__WHAT TO WORK ON__
This calls for a verbatim copy of all the data, with no images carried over.

EXTRACTED ENTRIES: Begin

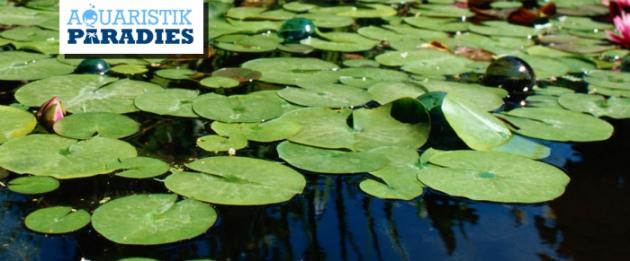 Mit Aquaristik Paradies Gutschein sparen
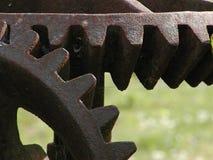 老齿轮 免版税图库摄影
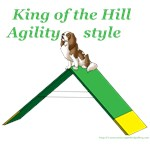 King of the Hill-Agility Style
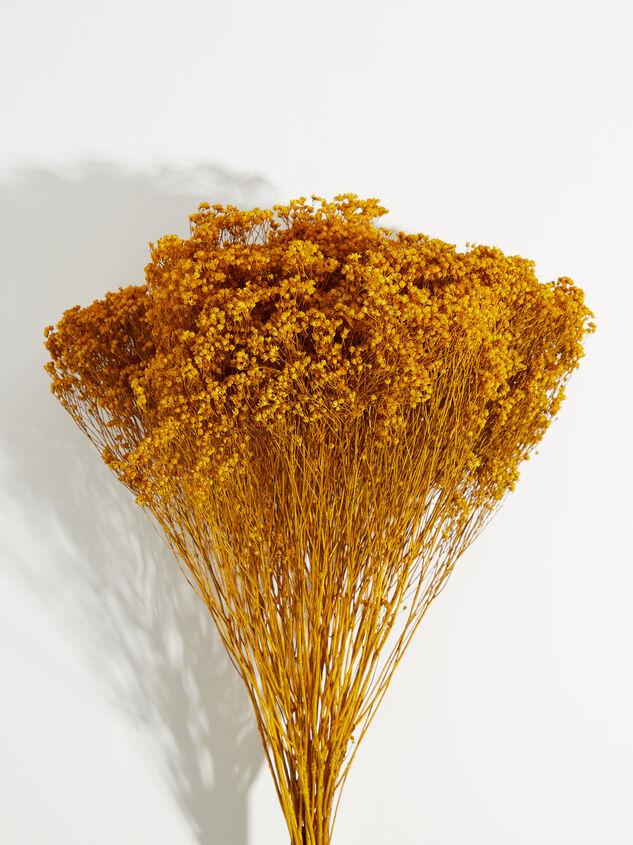 Dried Broom Bloom Flowers Detail 2 - Altar'd State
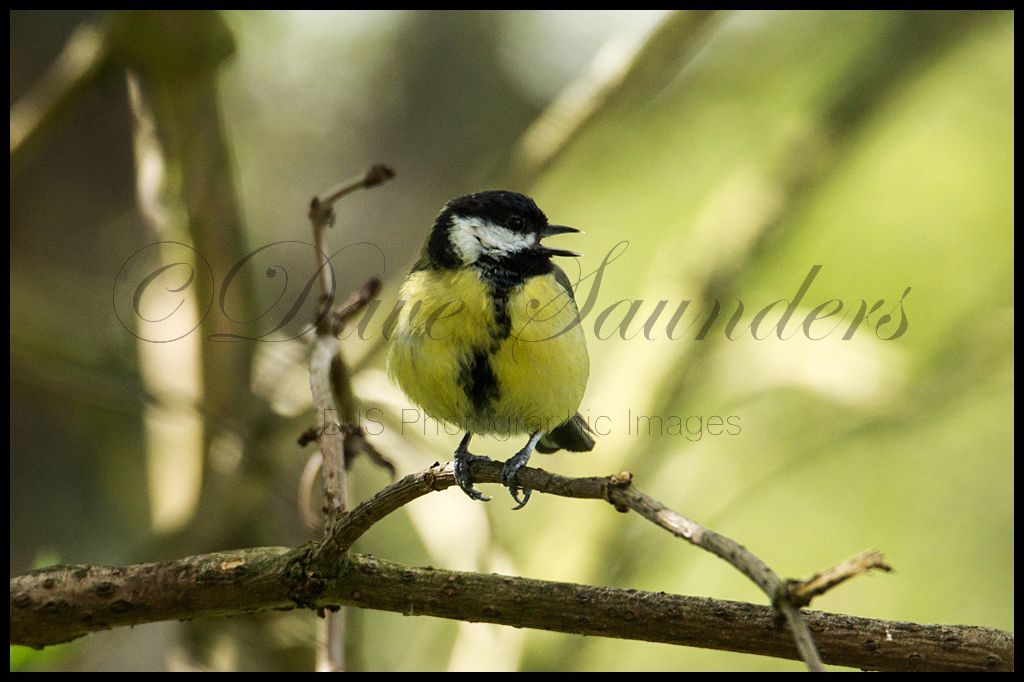 Singing Great Tit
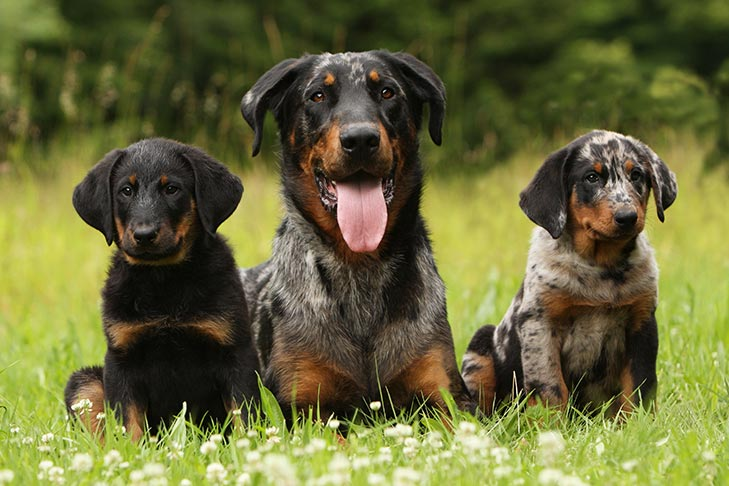 Beauceron Puppies For Sale - AKC PuppyFinder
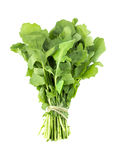 Green Rocket or Roquette leaves Stock Images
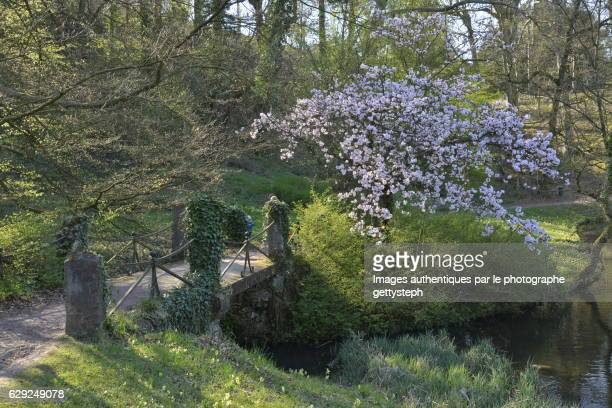 The flower tree near rustic footbridge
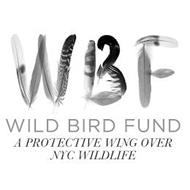 WBF WILD BIRD FUND A PROTECTIVE WING OVER NYC WILDLIFE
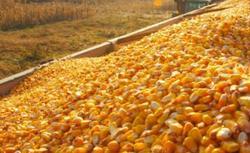 Czy piec na pelet umożliwia spalanie ziaren zbóż i kukurydzy?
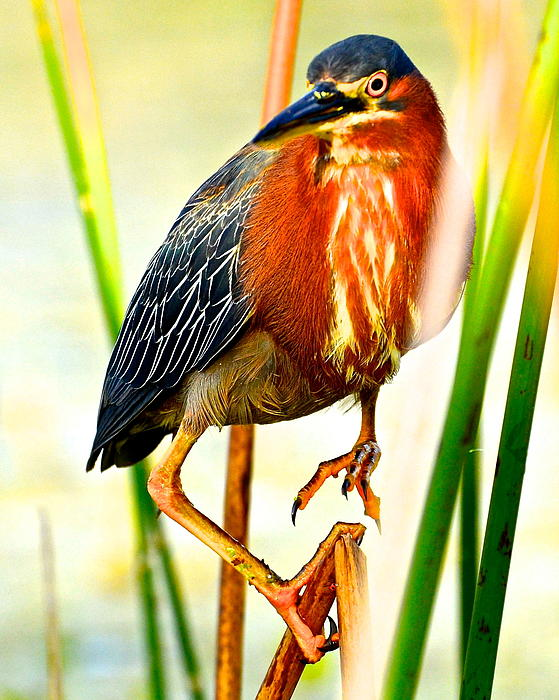 Green Heron Photograph - Out On A Reed by AnnaJo Vahle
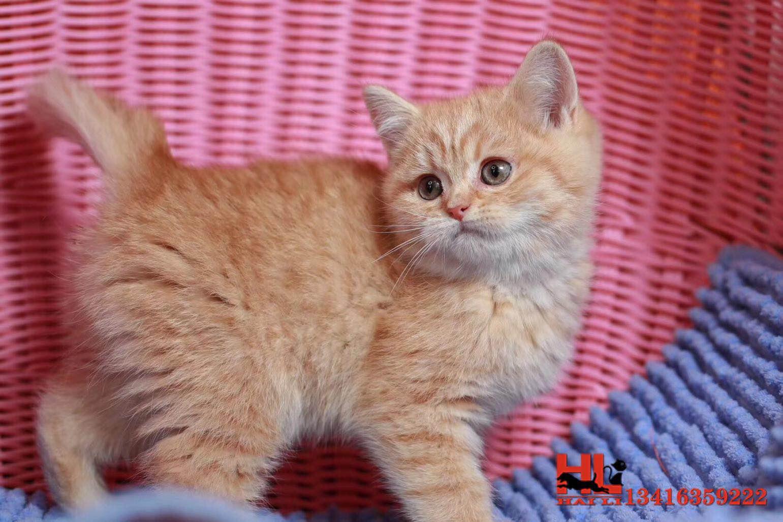 可爱喜欢粘人的田园猫多窝可以选择签订协议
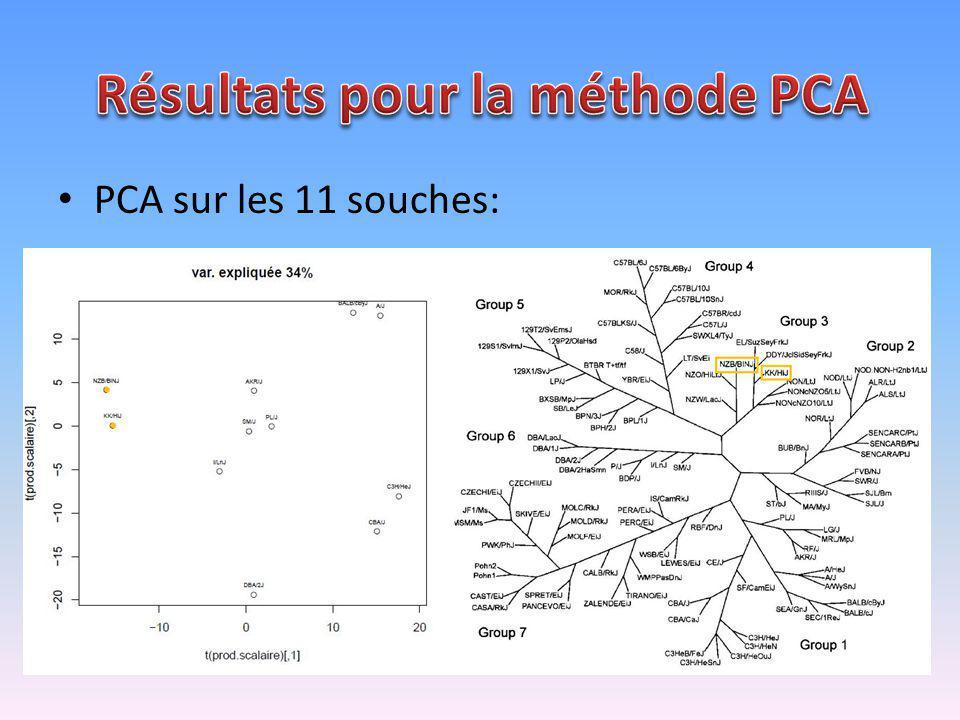 PCA sur les 11 souches:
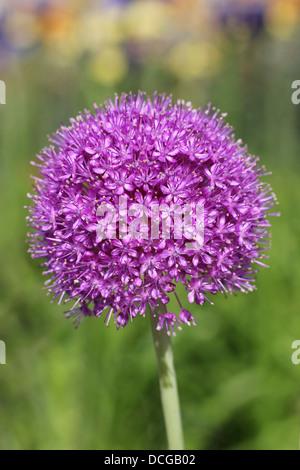 Flowering Allium - Stock Photo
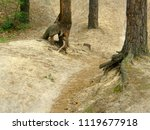 a dirt bike path in the forest | Shutterstock . vector #1119677918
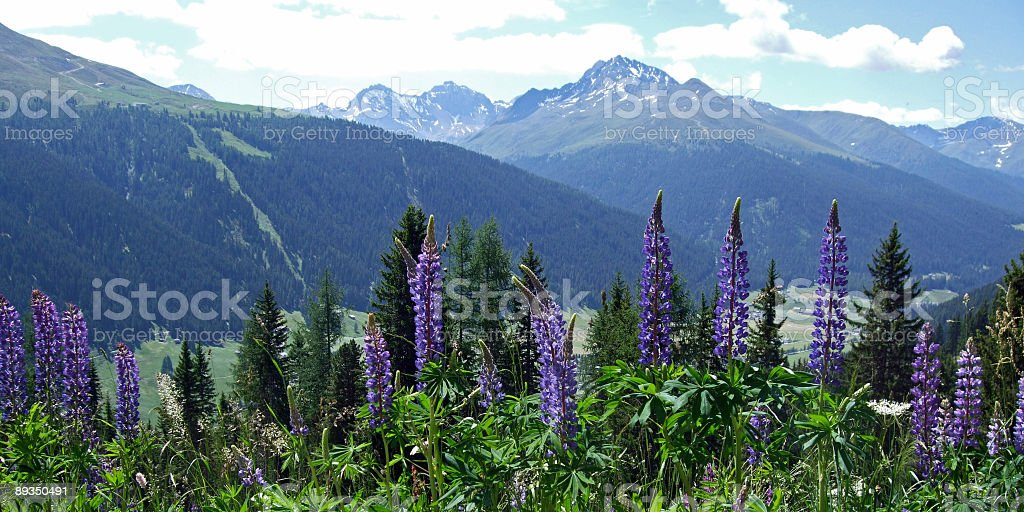 Swiss Alps in Summer royalty-free stock photo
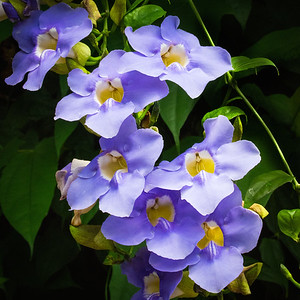 Bengal Trumpet Vine Flowers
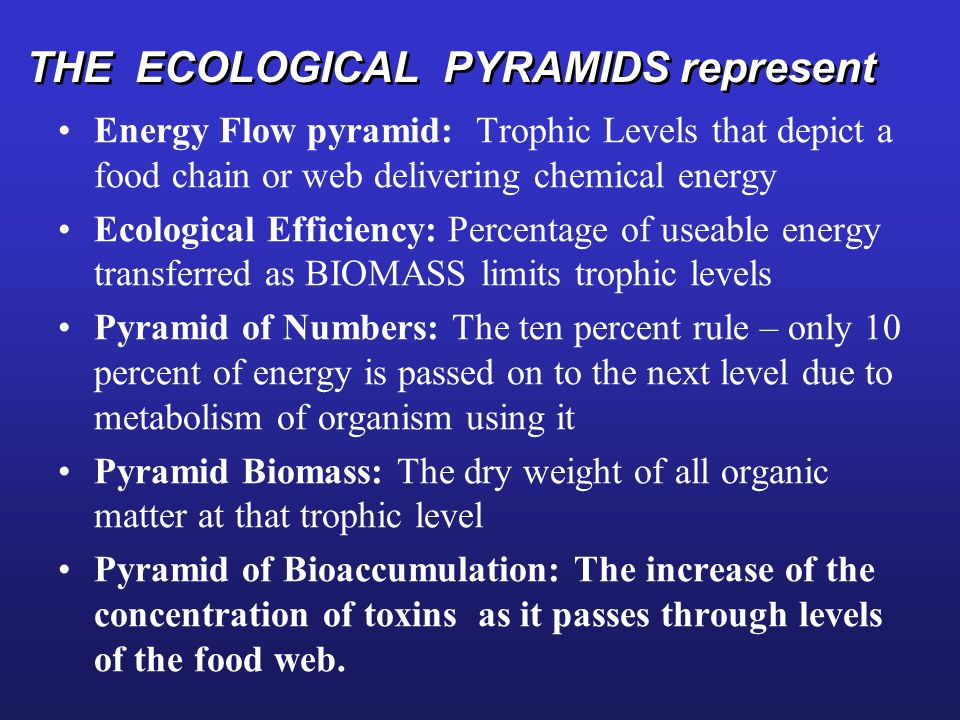 THE ECOLOGICAL PYRAMIDS represent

EXTRACTED ENTRIES: End

__RESPONSE BOX__
 Mit Aquaristik Paradies Gutschein sparen
 老齿轮 免版税图库摄影
 King of the Hill-Agility Style
 Dried Broom Bloom Flowers Detail 2 - Altar'd State
 Singing Great Tit
 Beauceron Puppies For Sale - AKC PuppyFinder
 Green Rocket or Roquette leaves Stock Images
 The flower tree near rustic footbridge
 WBF WILD BIRD FUND A PROTECTIVE WING OVER NYC WILDLIFE
 Czy piec na pelet umożliwia spalanie ziaren zbóż i kukurydzy?
 Green Heron Photograph - Out On A Reed by AnnaJo Vahle
 可爱喜欢粘人的田园猫多窝可以选择签订协议
 PCA sur les 11 souches:
 Flowering Allium - Stock Photo
 a dirt bike path in the forest | Shutterstock . vector #1119677918
 Swiss Alps in Summer royalty-free stock photo
 Bengal Trumpet Vine Flowers
 THE ECOLOGICAL PYRAMIDS represent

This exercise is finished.